The three leaders believe universities are uniquely positioned to empower researchers to harness the deluge of valuable, heterogeneous, and noisy data continuing to come their way – and help navigate the flood of software analysis tools and approaches that are often incompatible, hard to learn, or poorly written by brilliant scientists trying to get their job done.
“As someone whose research science depends on the fluent use of data,” said Perlmutter, lead faculty member at the University of California, Berkeley, “I'm excited that we now have an opportunity to identify the typical data-science barriers, little and big, that slow our progress, and to see which could be mitigated – or, occasionally, just plain solved!”
“We must build on our existing efforts that leverage existing industry tools, generate new working tools and practices, and support the multi-disciplinary experts who develop new approaches and tools needed to fill gaps,” said Lazowska, faculty lead at the University of Washington. “Working together, we believe we're going to shift the culture at our universities – and help accelerate broader uptake – for supporting data-intensive discovery.”
“With the onslaught of data, much of the knowledge in the world is going to be extracted by machines,” said LeCun, faculty lead at NYU. “Universities must find new ways to advance data-science methodologies while facilitating the use of new methods and tools by researchers from every field. Universities also have an opportunity to train new generations of researchers in data- driven science.”
“This initiative isn't just to ‘do’ science—it is to ‘change’ science,” added NYU Physics Professor David Hogg, who is also part of the initiative. “To that end, we have designed a set of programs and positions at NYU that will help scientists in the domains—for example, astronomy, psychology, and sociology—interact with scientists in the methods—applied mathematics, statistics, and computer science—to make both groups of scientists more capable and more successful.
“We hope that by leading by example in these areas, we will encourage other universities in the U.S. and around the world to think about interdisciplinary programs and projects that will create new opportunities for young scientists to make breakthroughs using big, complex, and rich data sets.”

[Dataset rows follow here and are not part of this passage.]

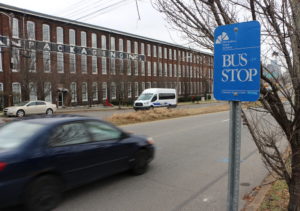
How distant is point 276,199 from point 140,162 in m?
2.87

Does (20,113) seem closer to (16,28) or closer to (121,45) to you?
(16,28)

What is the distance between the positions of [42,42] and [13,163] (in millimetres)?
35115

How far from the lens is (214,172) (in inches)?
244

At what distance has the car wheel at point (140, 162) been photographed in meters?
5.81

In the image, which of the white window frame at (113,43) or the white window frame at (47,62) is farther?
the white window frame at (113,43)

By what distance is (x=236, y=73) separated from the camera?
86.0 inches

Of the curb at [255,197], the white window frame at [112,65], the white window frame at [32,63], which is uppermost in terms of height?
the white window frame at [112,65]

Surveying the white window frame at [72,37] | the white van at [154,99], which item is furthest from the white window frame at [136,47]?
the white van at [154,99]

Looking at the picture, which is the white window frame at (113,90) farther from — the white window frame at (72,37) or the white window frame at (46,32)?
the white window frame at (46,32)

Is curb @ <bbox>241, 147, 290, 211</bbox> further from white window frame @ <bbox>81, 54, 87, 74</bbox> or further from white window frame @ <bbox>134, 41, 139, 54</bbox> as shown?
white window frame @ <bbox>134, 41, 139, 54</bbox>

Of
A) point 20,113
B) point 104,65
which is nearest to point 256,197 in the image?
point 20,113

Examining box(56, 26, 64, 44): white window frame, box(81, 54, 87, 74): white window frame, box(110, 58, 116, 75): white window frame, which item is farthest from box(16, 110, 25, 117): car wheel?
box(110, 58, 116, 75): white window frame

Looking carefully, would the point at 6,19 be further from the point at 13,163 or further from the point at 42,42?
the point at 13,163

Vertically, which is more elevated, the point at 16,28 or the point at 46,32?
the point at 46,32
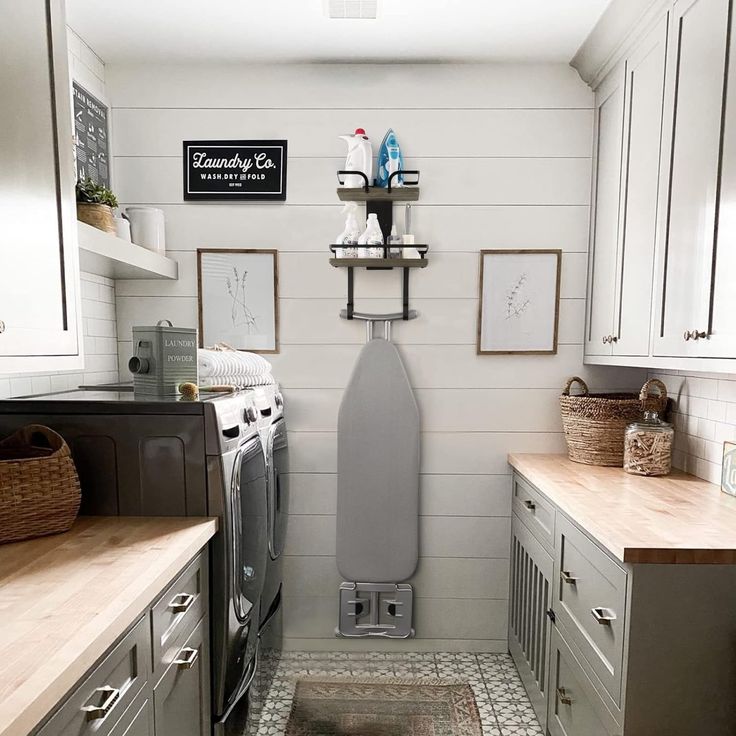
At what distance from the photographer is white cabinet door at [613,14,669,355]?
181cm

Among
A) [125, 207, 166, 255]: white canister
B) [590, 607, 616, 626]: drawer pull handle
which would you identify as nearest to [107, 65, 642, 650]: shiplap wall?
[125, 207, 166, 255]: white canister

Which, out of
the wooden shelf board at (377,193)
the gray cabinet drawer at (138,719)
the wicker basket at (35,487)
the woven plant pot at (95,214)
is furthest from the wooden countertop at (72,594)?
the wooden shelf board at (377,193)

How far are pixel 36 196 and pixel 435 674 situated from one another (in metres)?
2.32

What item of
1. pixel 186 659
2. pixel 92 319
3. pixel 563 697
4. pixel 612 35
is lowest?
pixel 563 697

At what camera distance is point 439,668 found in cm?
244

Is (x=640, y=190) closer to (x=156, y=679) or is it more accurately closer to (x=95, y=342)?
(x=156, y=679)

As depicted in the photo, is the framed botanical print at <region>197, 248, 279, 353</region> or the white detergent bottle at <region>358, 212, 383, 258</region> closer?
the white detergent bottle at <region>358, 212, 383, 258</region>

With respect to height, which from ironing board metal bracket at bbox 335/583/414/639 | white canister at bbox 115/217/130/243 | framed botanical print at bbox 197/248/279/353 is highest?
white canister at bbox 115/217/130/243

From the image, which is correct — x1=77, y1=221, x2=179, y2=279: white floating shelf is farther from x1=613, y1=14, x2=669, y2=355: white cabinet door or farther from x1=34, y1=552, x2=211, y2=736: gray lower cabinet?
x1=613, y1=14, x2=669, y2=355: white cabinet door

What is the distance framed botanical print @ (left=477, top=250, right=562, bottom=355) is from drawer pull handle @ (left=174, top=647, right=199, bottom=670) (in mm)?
1634

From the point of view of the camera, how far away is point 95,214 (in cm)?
184

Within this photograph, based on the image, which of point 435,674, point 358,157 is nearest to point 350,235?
point 358,157

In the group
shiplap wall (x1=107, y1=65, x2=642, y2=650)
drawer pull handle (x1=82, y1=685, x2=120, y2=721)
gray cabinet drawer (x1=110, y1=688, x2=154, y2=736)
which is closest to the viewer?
drawer pull handle (x1=82, y1=685, x2=120, y2=721)

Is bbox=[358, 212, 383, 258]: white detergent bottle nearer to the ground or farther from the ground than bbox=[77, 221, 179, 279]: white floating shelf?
farther from the ground
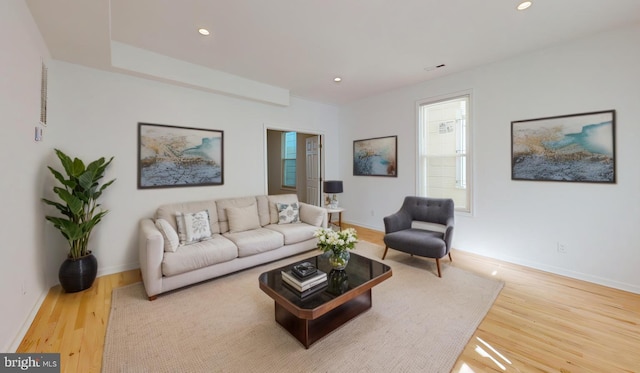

Each of the three universities will contribute additional resources to the investment made by the Moore and Sloan foundations, including new faculty positions, physical space on campus, and research support.
Each of the partner universities distinguished itself in recent years by pioneering new approaches to discovery in fields as diverse as astronomy, biology, oceanography, and sociology through deep collaborations between researchers in these fields and researchers in data science methodology fields such as computer science, statistics, and applied mathematics.
This new partnership—a coordinated, distributed experiment involving researchers at these leading universities—hopes to establish models that will dramatically accelerate this data science revolution by addressing several specific challenges.
Cross-university teams will organize their efforts around six primary areas: strengthening an ecosystem of tools and software environments, establishing academic careers for data scientists, championing education and training in data science at all levels, promoting and facilitating efforts that are accessible and reproducible, creating physical and intellectual hubs for data science activities, and identifying the scientists’ data- science bottlenecks and needs through directed ethnography.
This partnership will connect with others, practice open science, and share lessons along the way.
Earlier this year, NYU established a Center for Data Science and, this fall, began a two-year master’s degree program in data science.